◆ **Task material**
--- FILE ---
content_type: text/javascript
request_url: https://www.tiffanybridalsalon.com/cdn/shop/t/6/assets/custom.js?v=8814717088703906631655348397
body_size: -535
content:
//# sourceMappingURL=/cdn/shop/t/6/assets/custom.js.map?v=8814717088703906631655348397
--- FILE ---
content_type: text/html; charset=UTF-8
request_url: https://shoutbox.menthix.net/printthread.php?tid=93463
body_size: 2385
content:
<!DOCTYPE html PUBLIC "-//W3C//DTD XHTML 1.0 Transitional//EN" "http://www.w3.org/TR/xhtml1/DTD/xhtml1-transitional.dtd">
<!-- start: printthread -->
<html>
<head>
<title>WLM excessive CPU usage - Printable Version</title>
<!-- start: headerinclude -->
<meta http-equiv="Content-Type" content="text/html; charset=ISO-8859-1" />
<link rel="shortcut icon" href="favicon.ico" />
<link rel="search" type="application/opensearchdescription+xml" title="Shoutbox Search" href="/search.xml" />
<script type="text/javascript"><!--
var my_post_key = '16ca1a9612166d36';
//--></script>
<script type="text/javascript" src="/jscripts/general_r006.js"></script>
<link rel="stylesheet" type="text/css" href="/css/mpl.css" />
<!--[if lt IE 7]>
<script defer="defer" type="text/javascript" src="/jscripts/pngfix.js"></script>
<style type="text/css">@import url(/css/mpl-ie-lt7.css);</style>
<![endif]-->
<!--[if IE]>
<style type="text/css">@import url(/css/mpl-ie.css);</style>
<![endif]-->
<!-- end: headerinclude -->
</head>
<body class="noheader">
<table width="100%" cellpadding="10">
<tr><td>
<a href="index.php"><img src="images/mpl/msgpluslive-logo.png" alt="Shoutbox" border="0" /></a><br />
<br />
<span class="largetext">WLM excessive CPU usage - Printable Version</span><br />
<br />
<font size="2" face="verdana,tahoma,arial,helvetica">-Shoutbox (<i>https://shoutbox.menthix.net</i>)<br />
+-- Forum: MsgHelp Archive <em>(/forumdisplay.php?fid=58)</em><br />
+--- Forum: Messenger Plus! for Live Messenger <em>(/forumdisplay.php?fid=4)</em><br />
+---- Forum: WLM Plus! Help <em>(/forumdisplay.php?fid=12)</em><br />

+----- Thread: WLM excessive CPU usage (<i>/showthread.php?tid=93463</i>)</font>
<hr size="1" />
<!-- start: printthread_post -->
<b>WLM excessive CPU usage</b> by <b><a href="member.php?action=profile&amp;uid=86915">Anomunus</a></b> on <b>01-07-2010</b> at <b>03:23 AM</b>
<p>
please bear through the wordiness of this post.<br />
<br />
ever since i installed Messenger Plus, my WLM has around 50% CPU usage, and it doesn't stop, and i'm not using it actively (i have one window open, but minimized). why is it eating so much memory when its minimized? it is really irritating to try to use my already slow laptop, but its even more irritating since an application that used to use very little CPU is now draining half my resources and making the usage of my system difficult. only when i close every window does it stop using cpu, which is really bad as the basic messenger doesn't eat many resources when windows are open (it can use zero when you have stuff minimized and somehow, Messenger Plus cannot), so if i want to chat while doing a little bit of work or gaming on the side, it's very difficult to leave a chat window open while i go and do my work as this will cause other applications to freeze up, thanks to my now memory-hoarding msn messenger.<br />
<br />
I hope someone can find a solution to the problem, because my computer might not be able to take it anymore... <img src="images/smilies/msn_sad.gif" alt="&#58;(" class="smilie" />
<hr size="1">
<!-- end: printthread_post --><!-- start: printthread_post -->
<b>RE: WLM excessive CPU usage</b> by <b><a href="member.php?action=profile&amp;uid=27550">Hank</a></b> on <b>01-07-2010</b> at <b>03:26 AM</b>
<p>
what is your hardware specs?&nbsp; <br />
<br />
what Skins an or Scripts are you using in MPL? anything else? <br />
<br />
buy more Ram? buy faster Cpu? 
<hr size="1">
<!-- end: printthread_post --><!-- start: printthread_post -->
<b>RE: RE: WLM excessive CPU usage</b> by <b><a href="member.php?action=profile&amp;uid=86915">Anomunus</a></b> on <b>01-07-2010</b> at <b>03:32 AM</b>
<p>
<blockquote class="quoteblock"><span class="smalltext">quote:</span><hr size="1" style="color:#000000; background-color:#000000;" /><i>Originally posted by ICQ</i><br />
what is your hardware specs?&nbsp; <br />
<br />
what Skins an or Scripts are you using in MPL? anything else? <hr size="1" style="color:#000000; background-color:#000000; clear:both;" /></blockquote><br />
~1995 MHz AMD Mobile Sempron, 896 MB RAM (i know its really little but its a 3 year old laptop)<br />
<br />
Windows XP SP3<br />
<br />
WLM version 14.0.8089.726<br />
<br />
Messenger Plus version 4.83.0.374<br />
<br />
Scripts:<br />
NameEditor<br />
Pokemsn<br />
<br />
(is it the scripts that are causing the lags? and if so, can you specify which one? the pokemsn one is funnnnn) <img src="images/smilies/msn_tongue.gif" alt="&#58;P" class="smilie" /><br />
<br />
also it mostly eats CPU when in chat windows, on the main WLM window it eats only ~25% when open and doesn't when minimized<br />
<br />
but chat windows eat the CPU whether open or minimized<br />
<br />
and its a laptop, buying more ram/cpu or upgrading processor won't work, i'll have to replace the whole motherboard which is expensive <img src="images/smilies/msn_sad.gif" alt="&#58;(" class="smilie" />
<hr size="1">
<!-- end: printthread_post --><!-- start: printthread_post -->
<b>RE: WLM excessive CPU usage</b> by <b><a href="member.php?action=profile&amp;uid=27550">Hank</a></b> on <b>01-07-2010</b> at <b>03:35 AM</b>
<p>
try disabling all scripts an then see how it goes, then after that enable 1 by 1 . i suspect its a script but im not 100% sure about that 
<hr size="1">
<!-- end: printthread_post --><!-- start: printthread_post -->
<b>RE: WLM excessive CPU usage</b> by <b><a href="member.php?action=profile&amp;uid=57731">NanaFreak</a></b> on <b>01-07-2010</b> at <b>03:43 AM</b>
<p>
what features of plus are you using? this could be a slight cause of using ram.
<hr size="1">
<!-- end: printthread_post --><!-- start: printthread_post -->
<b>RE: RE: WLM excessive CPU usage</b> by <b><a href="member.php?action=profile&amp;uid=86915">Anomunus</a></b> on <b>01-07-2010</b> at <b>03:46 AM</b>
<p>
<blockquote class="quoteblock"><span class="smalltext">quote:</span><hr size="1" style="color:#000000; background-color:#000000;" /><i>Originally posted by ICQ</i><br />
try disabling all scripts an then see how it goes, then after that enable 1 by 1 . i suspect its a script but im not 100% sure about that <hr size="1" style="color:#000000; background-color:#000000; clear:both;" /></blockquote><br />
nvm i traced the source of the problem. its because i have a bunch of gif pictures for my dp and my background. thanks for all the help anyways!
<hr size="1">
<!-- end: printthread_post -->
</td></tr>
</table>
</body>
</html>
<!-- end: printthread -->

◆ **Task brief**
Search the listing for the string "problem". Copy each line where it is found.

◆ **Solution to the exercise**
I hope someone can find a solution to the problem, because my computer might not be able to take it anymore... <img src="images/smilies/msn_sad.gif" alt="&#58;(" class="smilie" />
nvm i traced the source of the problem. its because i have a bunch of gif pictures for my dp and my background. thanks for all the help anyways!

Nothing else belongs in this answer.